> ARBEITSAUFTRAG A
Wie viel Prozent der CDU-Wähler sprechen sich laut dem Text über die Kanzlerkandidatur der Union für Markus Söder aus?
> ARBEITSAUFTRAG B
Schreibe den Text über die Kanzlerkandidatur der Union nach seinem letzten Satz weiter.

> ÜBUNGSTEXT
--

In allen Umfragen zum Thema liegt der Bayer Markus Söder um Längen vor Armin Laschet, der in der Corona-Krise bislang eine ziemlich schlechte Figur abgibt. Die Zahlen: Nach einer Umfrage von “ARD Deutschlandtrend” sprechen sich 72 % der CDU-Wähler für Markus Söder aus, während nur 17 % Armin Laschet für den geeigneteren Kandidaten halten. Bundesweit würden sich 44 % einen Kanzler Söder wünschen, nur 15 % einen Kanzler Armin Laschet. Doch offenbar ist es der CDU egal, was die Menschen im Land und selbst ihre eigenen Wähler wollen – ihr geht es wohl nur darum, sich als die Mutterpartei gegenüber der CSU darzustellen. Nur – einen unbeliebten Kandidaten aufstellen, der in den Umfragen unter „ferner liefen“ geführt wird und dafür den Kandidaten ausschalten, der parteiübergreifend in den Umfragen führt, das ist eine Instinktlosigkeit gegenüber der Bevölkerung. Wie kann sich eine Volkspartei über den Umstand hinwegsetzen, dass die Menschen im Land den Kandidaten Laschet schlicht und ergreifend nicht im Kanzleramt sehen wollen, dafür aber der Kandidat Söder sogar Stimmen aus anderen politischen Lagern erhalten würde? Ist das neue Ziel der CDU, zum Juniorpartner in einer Koalition mit den Grünen zu werden?

Gebracht hat die bisherige Diskussion um den Kanzlerkandidaten der CDU/CSU vor allem eines – eine tiefe Spaltung der beiden verschwisterten Parteien. Mehrere Ministerpräsidenten haben bereits darauf hingewiesen, dass es vielleicht nicht falsch wäre, auf die Umfragewerte zu schauen und nicht unbedingt den unbeliebtesten Kandidaten aufzustellen, sondern den beliebtesten. Doch dieses eigentlich logische Vorgehen könnte an den verkrusteten Strukturen der Parteiapparate scheitern.

--

Gesammelte Dateneinträge:
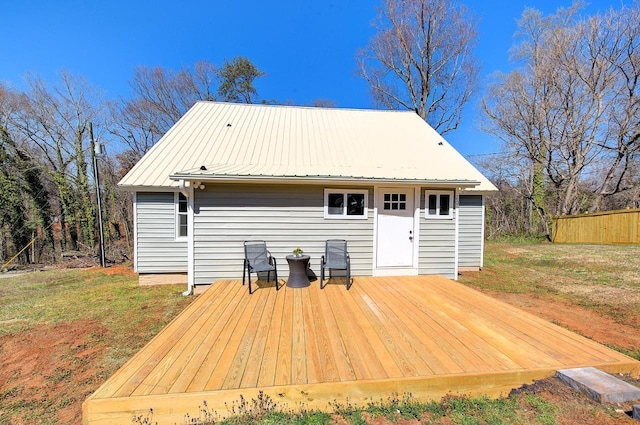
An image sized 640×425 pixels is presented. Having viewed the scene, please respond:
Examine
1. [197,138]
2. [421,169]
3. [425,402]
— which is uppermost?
[197,138]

--

> LÖSUNG A
72 % der CDU-Wähler sprechen sich für Markus Söder aus.

> LÖSUNG B
Der Abschied von Angela Merkel wird wohl sehr weitreichende Folgen für CDU und CSU haben. Die Kanzlerin, die fast zwei Jahrzehnte lang so etwas wie der „Fels in der Brandung“ war, fehlt bereits heute an allen Ecken und Enden. Allerdings muss sie sich den Vorwurf gefallen lassen, dass sie, seit sie im Amt ist, alle potentiellen Nachfolger ziemlich rabiat aus dem Weg geräumt hat. Dabei hätte sie einen Nachfolger oder eine Nachfolgerin aufbauen und selbst für einen reibungslosen Übergang sorgen müssen. Der einzige Versuch in dieser Richtung war die kurzfristige Ernennung der „Kronprinzessin“ Annegret kramp-Karrenbauer, die Merkel viel zu früh nach Berlin holte, wo die potentielle Nachfolgerin innerhalb eines Jahres vom gnadenlosen Berliner Politikbetrieb aufgerieben wurde. Und so steht die CDU ohne Spitzenkräfte da.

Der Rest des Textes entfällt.